The Irony of the Trump Tsunami

tsunami

For decades, there has been a widening gap between the rich and poor in the United States. Economists argue that wealth is not finite. That a tiny percentage of people own most wealth does not mean, they explain, that other creative, hard-working people cannot find a new spring of wealth.

But most people do not make an income through invention or unique strategies. They earn their living through jobs that have been prepared for by going to school and earning degrees or certificates. Not everyone will design an internet baby that goes viral like Facebook or Twitter.

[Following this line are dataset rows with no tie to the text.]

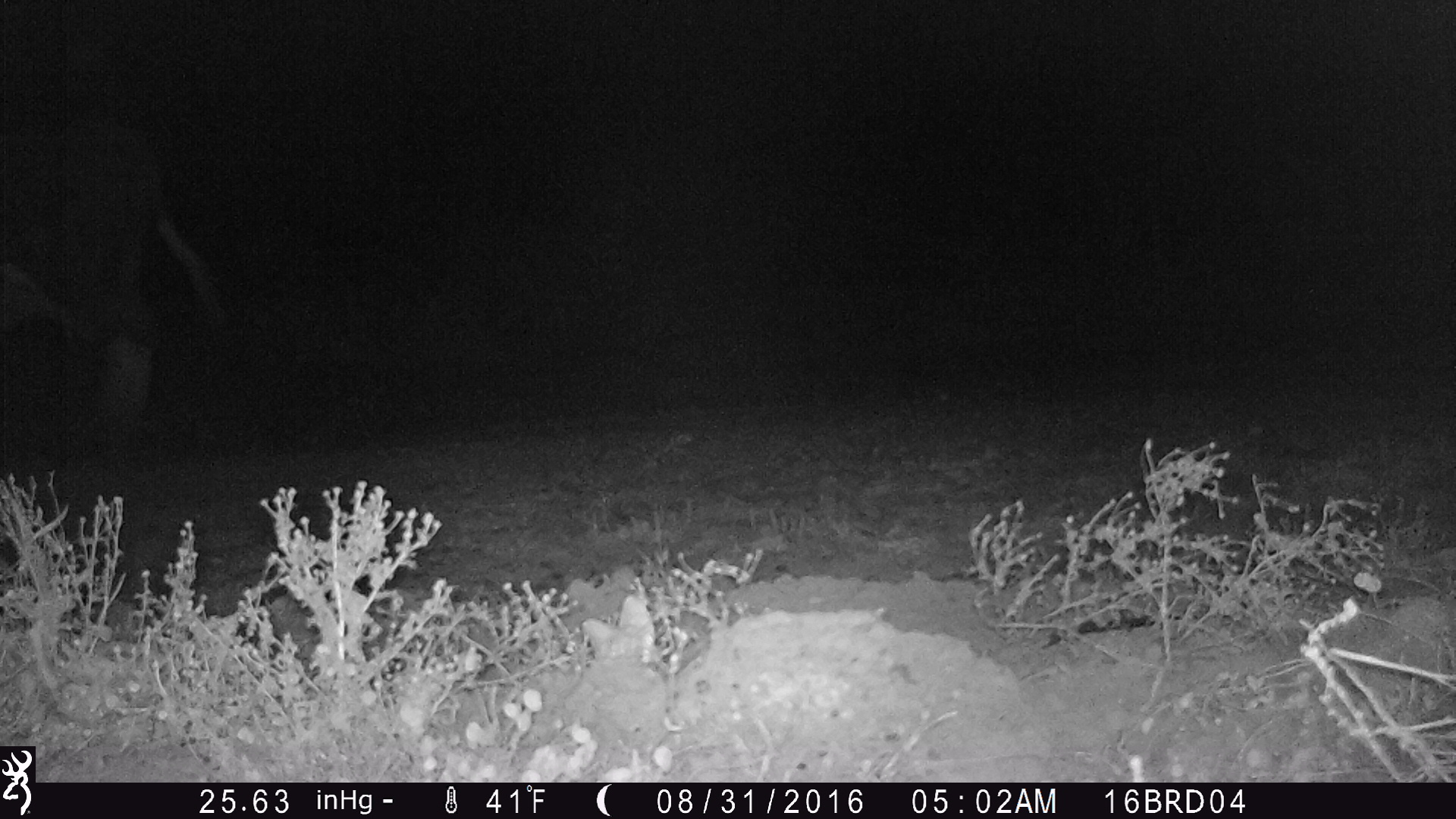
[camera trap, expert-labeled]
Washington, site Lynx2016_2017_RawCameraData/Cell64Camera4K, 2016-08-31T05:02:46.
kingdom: Animalia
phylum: Chordata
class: Mammalia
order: Artiodactyla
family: Bovidae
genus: Bos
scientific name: Bos taurus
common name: domestic cattle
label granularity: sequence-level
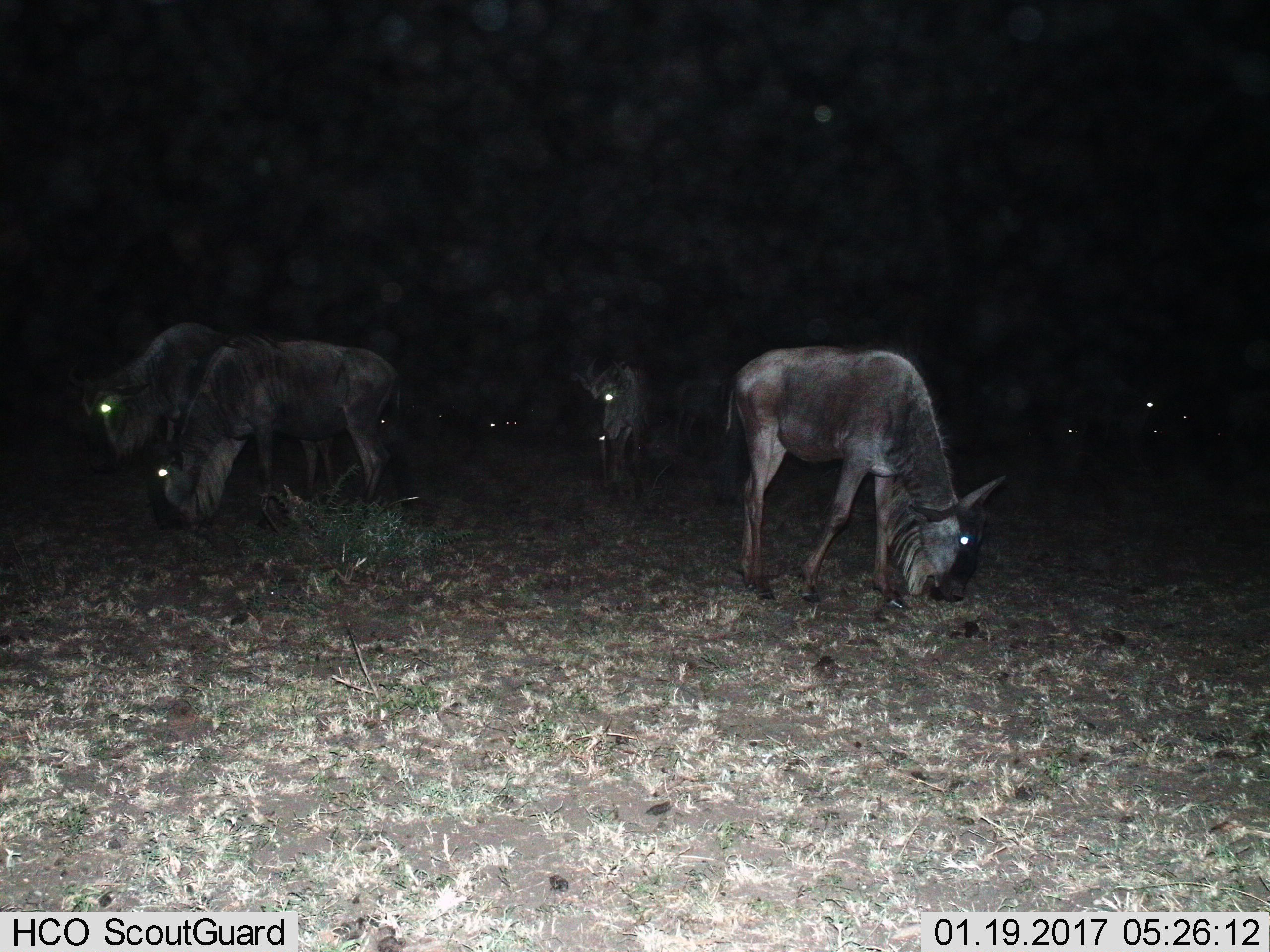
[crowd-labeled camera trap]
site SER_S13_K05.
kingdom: Animalia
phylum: Chordata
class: Mammalia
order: Artiodactyla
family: Bovidae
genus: Connochaetes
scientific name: Connochaetes taurinus taurinus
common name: blue wildebeest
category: wildebeestblue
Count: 4.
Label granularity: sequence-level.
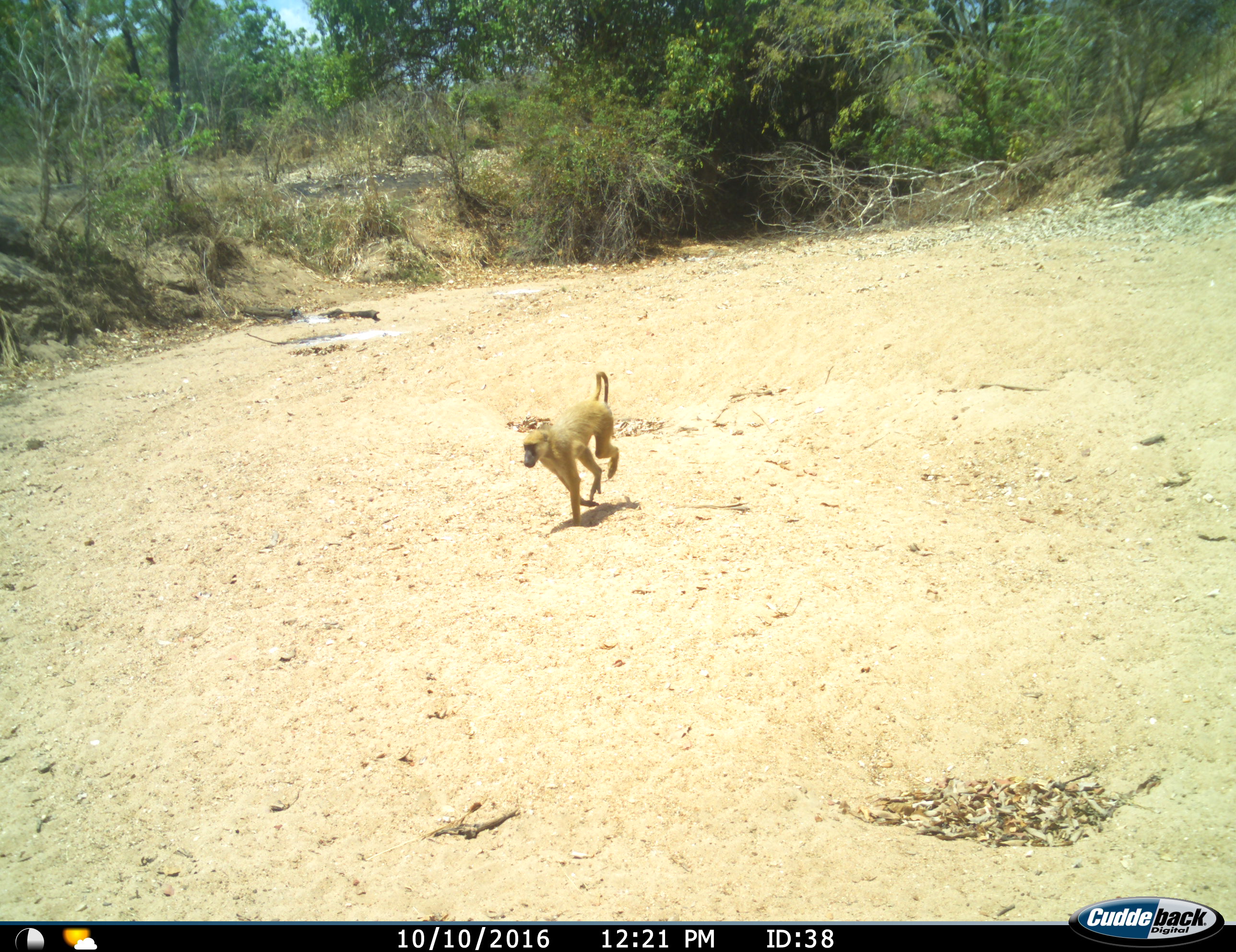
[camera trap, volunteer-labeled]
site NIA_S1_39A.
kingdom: Animalia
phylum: Chordata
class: Mammalia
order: Primates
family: Cercopithecidae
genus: Papio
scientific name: Papio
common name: baboon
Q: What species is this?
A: Baboon (Papio).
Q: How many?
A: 1.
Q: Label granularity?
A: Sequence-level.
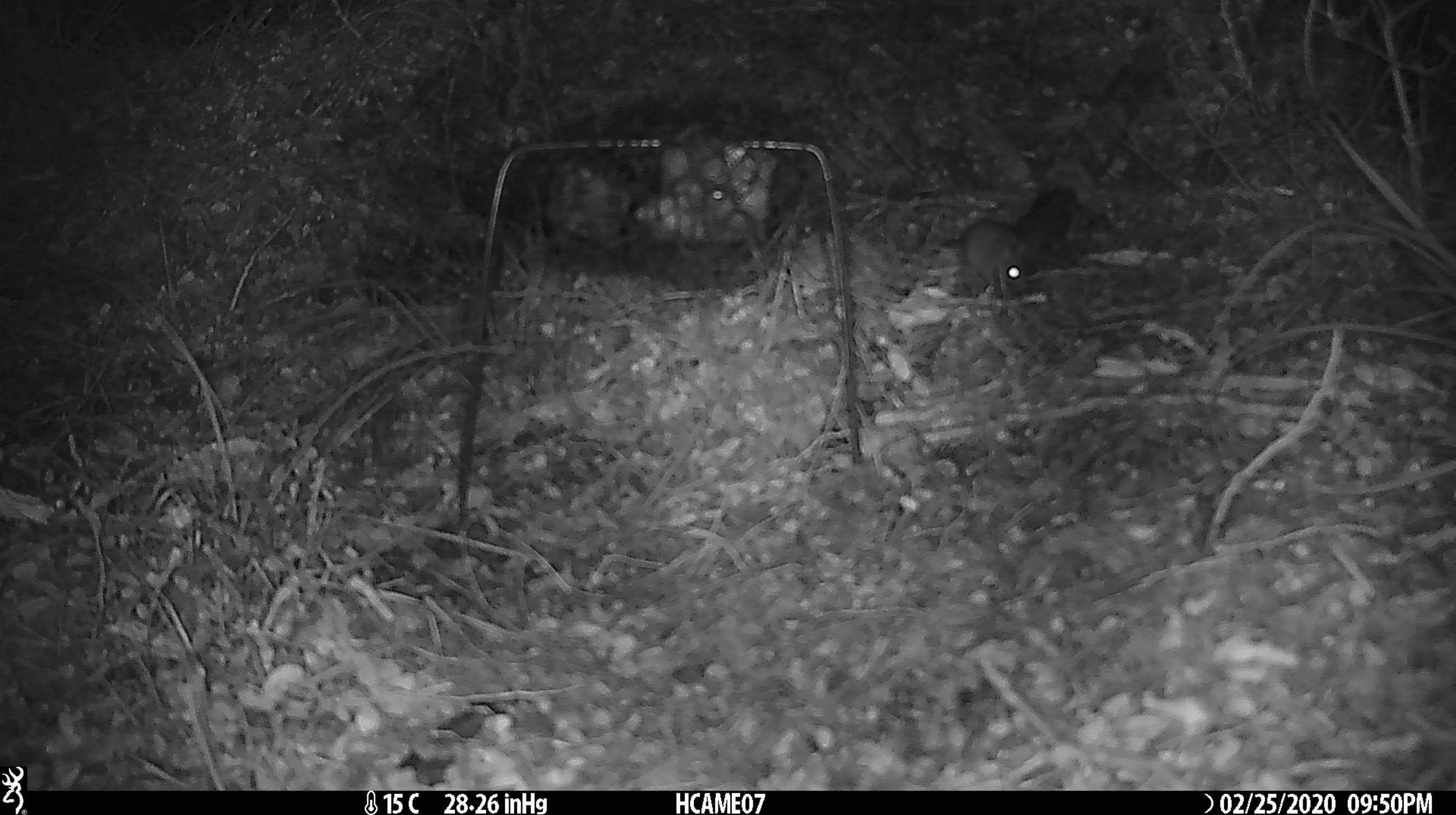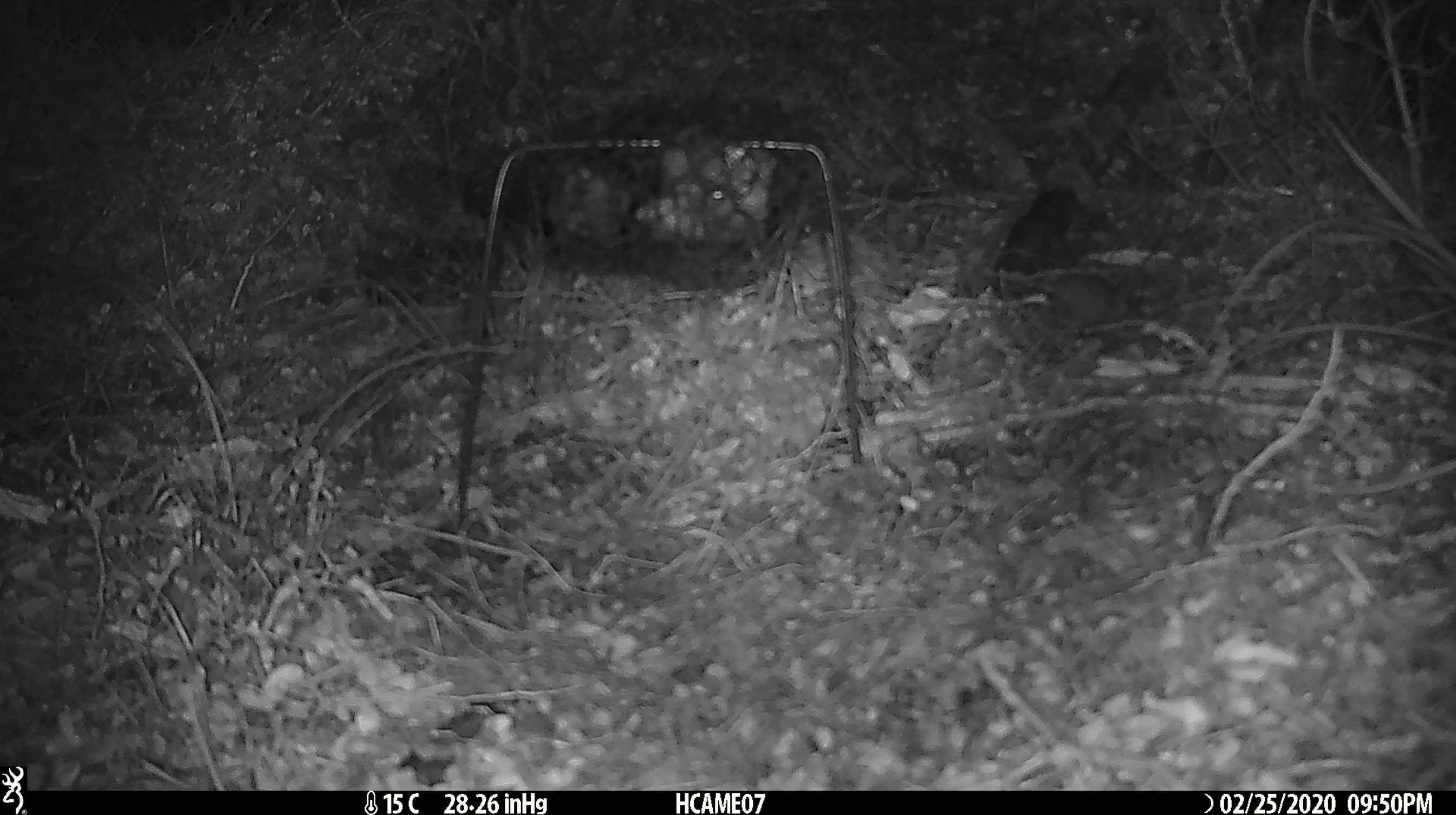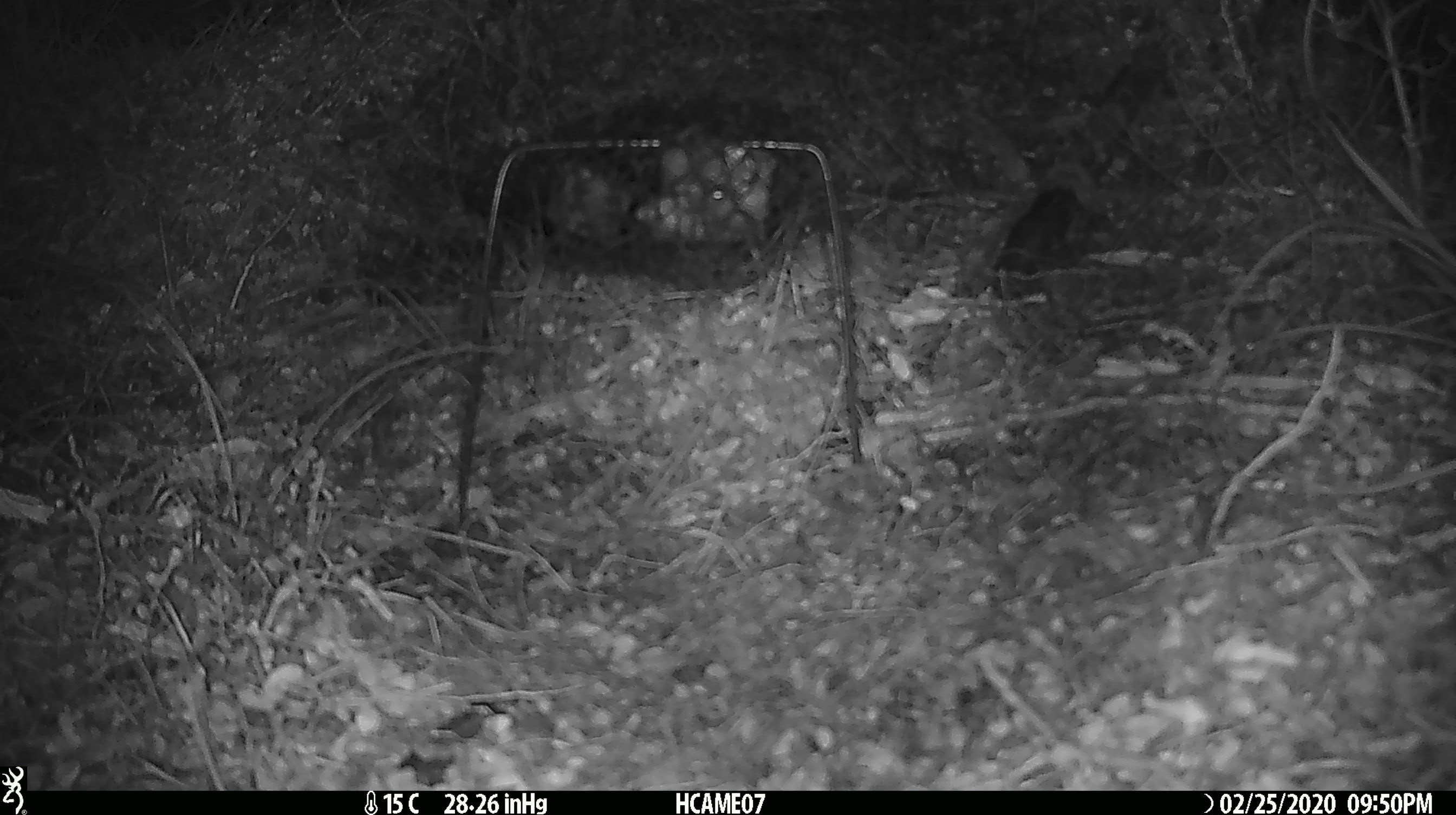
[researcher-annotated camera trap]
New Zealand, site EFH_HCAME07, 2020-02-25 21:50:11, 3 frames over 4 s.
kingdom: Animalia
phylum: Chordata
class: Mammalia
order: Rodentia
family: Muridae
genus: Mus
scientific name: Mus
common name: mouse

Many Americans are more trained to earn their incomes than their parents or grandparents were. Nonetheless, their incomes are far lower, in relation to the wealthy of our time, than the incomes of their forebears were in relation to the wealthy in the 20th century. The 20th century had a healthy middle class, and many of us grew up in more luxury than we live in now.

The exorbitantly wealthy of our time have benefited from technology, which has provided new sources of income. Meanwhile, private and public institutions have found new sources of cheap labor, also provided, in many cases, by technology. Ease of communication has allowed us to take advantage of each other and turn a profit. Cheap labor mushrooms. No sooner do we ban it in one place than it grows in another.

There are two ways to react to this new world of inequality: by analytical strategy, in an effort to create more egalitarianism–the Sanders/socialist method, most typically embraced by the educated, or through blame, by getting angry.

Anger works for a lot of people. Human beings love a scapegoat, and they adore more than one. The incredible irony of Trump’s rise to the popular front is not only through his unerring ability to  blame, insult and threaten every single group that has struggled for rights (“minorities” over which white male Americans once enjoyed social superiority) but he is also part of the problem that has led to the wide gap of wealth.  He is in the right place at the right time–for himself.